> **Document passage**:

Allen Shawn and Michael Bisio: IMPROVISATIONS.

**** AAJ
“Shawn and Bisio feed off each other's nature, producing personal music by turns complex, evocative, ominous, and calming. Highly recommended.”
Karl Ackermann www.allaboutjazz.com/improvisations-allen-shawn-michael-bisio-self-produced__31469

****1/2 AAJ
“This music is so properly presented, it has all the elements of composed music. To acknowledge these eight tracks as instant composing is sort of mind-blowing.” “From their instant composing we have fully formed works of art.”
Mark Corroto www.allaboutjazz.com/improvisations-allen-shawn-michael-bisio-self-produced

Veteran bass player Michael Bisio (born 1955) can be heard on over 120 CDs and albums, in 24 of them as leader/co-leader. Allen Shawn (born 1948) is best known as a “classical” composer of orchestral, chamber and piano music, as well as the author of four books. The two musicians got to know each other at Bennington College, in Bennington Vermont, where they both teach. After hearing Shawn participate in a rare impromptu improvisation as pianist, Bisio suggested to him that they should go into a recording studio and “see what happens”. Despite his admiration for Bisio’s work, Shawn demurred, saying that he had no experience or facility as an improvisor. But in Spring, 2019, he changed his mind, and the recording took place that Summer.

“I think what made the difference,” says Shawn “is that Mike said how much he liked my composed piano music, and that he just wanted me to make things up, not to pretend to be a jazz pianist, or to improvise in any particular idiom. The irony is that I did in fact grow up hearing so much jazz—starting with my father’s amateur jazz piano-playing at home, and including hearing jazz greats like Monk, Mingus and Ellington live—and a lot of the elements of what I heard in that tradition did influence my own musical language. Yet any listener to what Mike and I ended up playing in the recording studio will recognize immediately that what we made are simply extemporaneous pieces, and do not follow jazz structures or draw on a repertoire of practiced jazz licks on my part. I don’t have such a repertoire in my fingers. Nevertheless, most composers, of course, improvise in the privacy of their workrooms to discover ideas and to kindle their musical thinking, and I have done that since I was ten years old, when I was just starting to make up little pieces at the keyboard.

> **Goals**:
1. Reproduce word for word the part of the text about the Shawn and Bisio album starting at "Veteran bass player" and ending at "place that Summer.".
2. Write what comes next in the text about the Shawn and Bisio album, picking up after its last sentence.

> **Dataset content**:
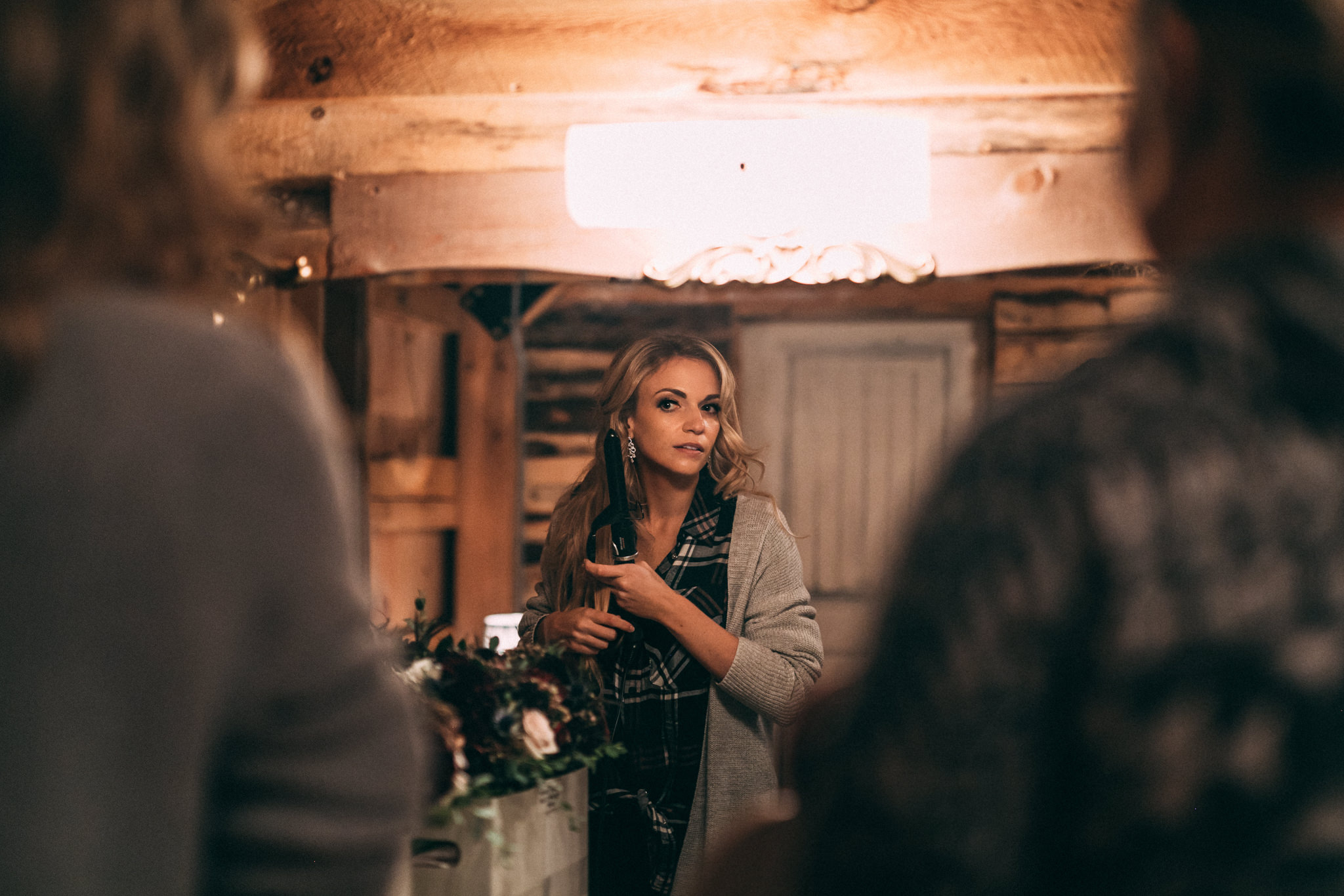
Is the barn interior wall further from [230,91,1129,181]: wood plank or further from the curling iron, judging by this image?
the curling iron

> **Set of answers**:
1.
Veteran bass player Michael Bisio (born 1955) can be heard on over 120 CDs and albums, in 24 of them as leader/co-leader. Allen Shawn (born 1948) is best known as a “classical” composer of orchestral, chamber and piano music, as well as the author of four books. The two musicians got to know each other at Bennington College, in Bennington Vermont, where they both teach. After hearing Shawn participate in a rare impromptu improvisation as pianist, Bisio suggested to him that they should go into a recording studio and “see what happens”. Despite his admiration for Bisio’s work, Shawn demurred, saying that he had no experience or facility as an improvisor. But in Spring, 2019, he changed his mind, and the recording took place that Summer.

2.
“Mike’s mastery made it possible for me to relax and try this out in the recording studio, knowing that he would make beautiful sense of whatever I played. We had never made music together at all before we entered the studio, and we planned absolutely nothing, with one small exception. In the parking lot outside the studio in Kingston, New York, I heard a simple melody running through my head that I wrote down and handed to Mike. This became the tune used in track 2, and is reprised at the end of the CD. Otherwise, the music just turned out as it turned out. We had two sessions, totaling 70 minutes, and edited them down to a 50-minute sequence of 8 tracks, which we think of as a continuous train of thought.”

September, 2020



Composer and pianist Allen Shawn (born 1948) grew up in New York City and started composing music at the age of ten.  He studied composition with Leon Kirchner, Earl Kim, Nadia Boulanger, and  Jack Beeson. Since 1985 he has lived in Vermont, where he is on the music faculty of Bennington College.
Shawn loves to improvise in private as a prelude to composing, but he is known for his notated compositions. His musical output comprises more than a dozen orchestral works including a symphony, two piano concertos, a double concerto for clarinet and cello, a violin concerto, an oboe concerto, and two cello concertos; three chamber operas; a large catalogue of chamber music; songs, choral music, piano music, and music for ballet, theater and film.  Recordings include many cds of his chamber music; his piano concerto played by Ursula Oppens with the Albany Symphony; a double CD of his five piano sonatas, and a cd of his piano music performed by German pianist Julia Bartha; and his chamber opera “The Music Teacher” to a libretto by his brother, playwright/actor Wallace Shawn. Shawn was the recipient of a 1995 Goddard Lieberson Fellowship from the American Academy of Arts and Letters, and an Academy Award in Music from the Academy in 2001.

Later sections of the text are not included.